Says Dr. Davis: “It’s not what the technology should be used for.”
She says people with chronic pain are constantly being asked to prove they’re in pain.
She now serves as Chair of the Special Presidential Task Force on “The Use of Brain-Based Diagnostic Tests for Chronic Pain.” The task force is part of the International Association for the Study of Pain.
This, says Dr. Davis, "is the first step in not only helping patients understand what's going on, but also showing physicians and the world that they need to take these patients more seriously and look at treatments that tap into abnormality."
Investigating and making known those abnormalities has motivated Dr. Davis from the beginning.
"When I started university," she recalls, "I sought out and was lucky to have opportunities to work in the labs of leading pain researchers."
One of her mentors was Dr. Jonathan Dostrovsky, now retired from the University of Toronto.
Normally, says Dr. Dostrovsky, "when students apply to do grad work with me, they don't really know what they would like to do. She was different. She already had a lot of her own ideas and a project she thought out entirely on her own, investigating the mechanism of signals in the brain linked to migraine. It hadn't been investigated before."
He lists her strong points: "motivation, creativity, innovation, organization skills, leadership."
As part of her training, including postdoctoral work at Johns Hopkins University in Baltimore, she spent 15 years in operating rooms.
"I wanted to figure out what's going on by recording brain activity while patients were awake and could tell us what is happening," she explains.
And then a sea change happened in the field of neuroscience.
"Brain imaging came along. It was a huge leap in looking at the whole brain, including the brains of healthy people, to create a normal database."
While the availability of magnetic resonance imaging (MRI) was "a major, major advance," says Dr. Davis, "where we are going now, the next major advance is MEG (magnetoencephalography)."
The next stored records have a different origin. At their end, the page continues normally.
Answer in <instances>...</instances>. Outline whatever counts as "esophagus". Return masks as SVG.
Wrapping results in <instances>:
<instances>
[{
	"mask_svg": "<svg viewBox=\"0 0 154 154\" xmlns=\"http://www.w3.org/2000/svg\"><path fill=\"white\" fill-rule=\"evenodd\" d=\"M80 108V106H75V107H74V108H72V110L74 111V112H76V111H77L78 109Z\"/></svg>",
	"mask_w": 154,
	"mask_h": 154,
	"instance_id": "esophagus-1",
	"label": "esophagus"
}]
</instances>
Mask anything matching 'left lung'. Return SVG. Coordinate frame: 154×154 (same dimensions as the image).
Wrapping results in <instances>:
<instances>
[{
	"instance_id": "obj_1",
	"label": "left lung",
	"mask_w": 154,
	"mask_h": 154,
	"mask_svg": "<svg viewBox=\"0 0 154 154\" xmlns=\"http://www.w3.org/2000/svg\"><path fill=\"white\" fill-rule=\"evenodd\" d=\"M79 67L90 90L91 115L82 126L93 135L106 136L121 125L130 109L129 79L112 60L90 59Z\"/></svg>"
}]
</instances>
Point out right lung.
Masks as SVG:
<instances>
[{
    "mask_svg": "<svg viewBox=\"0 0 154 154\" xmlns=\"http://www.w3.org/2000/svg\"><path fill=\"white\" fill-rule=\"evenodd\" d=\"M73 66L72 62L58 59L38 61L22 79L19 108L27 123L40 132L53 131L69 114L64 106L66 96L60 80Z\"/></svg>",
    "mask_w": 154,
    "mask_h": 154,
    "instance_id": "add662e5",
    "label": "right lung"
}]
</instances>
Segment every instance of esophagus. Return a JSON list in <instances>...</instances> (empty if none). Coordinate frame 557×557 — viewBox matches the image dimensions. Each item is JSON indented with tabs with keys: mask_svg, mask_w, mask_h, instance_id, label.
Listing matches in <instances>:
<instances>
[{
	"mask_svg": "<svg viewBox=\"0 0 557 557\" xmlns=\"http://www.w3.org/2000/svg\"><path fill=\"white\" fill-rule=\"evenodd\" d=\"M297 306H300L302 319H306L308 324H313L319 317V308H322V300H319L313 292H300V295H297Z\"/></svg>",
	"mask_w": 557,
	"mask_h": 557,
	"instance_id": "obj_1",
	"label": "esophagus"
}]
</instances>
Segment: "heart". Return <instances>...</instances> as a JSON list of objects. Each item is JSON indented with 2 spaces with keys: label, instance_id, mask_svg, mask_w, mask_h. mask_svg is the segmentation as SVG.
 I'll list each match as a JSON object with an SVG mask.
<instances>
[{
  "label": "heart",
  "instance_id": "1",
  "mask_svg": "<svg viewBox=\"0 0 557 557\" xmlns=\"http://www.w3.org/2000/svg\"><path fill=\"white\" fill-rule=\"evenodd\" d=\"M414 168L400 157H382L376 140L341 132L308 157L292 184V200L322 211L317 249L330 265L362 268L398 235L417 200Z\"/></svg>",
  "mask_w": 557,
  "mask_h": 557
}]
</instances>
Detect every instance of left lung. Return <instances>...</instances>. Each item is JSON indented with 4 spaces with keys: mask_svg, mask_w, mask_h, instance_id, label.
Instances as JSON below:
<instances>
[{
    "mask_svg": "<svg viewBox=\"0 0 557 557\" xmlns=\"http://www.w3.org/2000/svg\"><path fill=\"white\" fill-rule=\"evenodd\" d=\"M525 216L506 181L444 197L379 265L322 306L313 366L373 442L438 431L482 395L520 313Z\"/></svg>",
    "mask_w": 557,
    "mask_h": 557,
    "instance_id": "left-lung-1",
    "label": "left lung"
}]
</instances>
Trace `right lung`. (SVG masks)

MEG records magnetic fields produced by electrical currents in the brain, just as electrocardiogram (ECG) does in the heart.
"I'm confident that in my lifetime, we are going to get close to personalized and precision pain management," she says.
"We've had all these treatments for chronic pain that did a great job at helping a very small subset of patients. There's something different in these patients' brains that makes them respond to treatment while others don't. Not every treatment or drug works for everybody in same way," says Dr. Davis.
"With advanced brain imaging, we'll be able to non-invasively figure out brain circuits in people with conditions that look the same and find out why some are responsive to treatment and some are not."
Figuring out the variability to target, she explains, could reduce healthcare costs and "the agony of patients having to shop around for something that may or may not work."
People with end-of-life pain would benefit, as well as those with chronic disease pain.
Dr. Davis also insists that we shouldn't have to accept the aches and pains of aging.
"We should be able to figure out a way to live through our middle age years without aches and pains," she says. "A lot of people don't experience them. So we need to look at why some people are resilient or have a high pain threshold or respond well. They're going to give us clues."
It's very likely that some of those breakthroughs will come in Dr. Davis' lab and those of her colleagues at Krembil.
"In terms of pain research," she says, "Canadians are definitely known internationally as world leaders. We have a long history of tremendous research. Many of us are involved in a lot of international societies. We punch above our weight. It's something we should be proud of."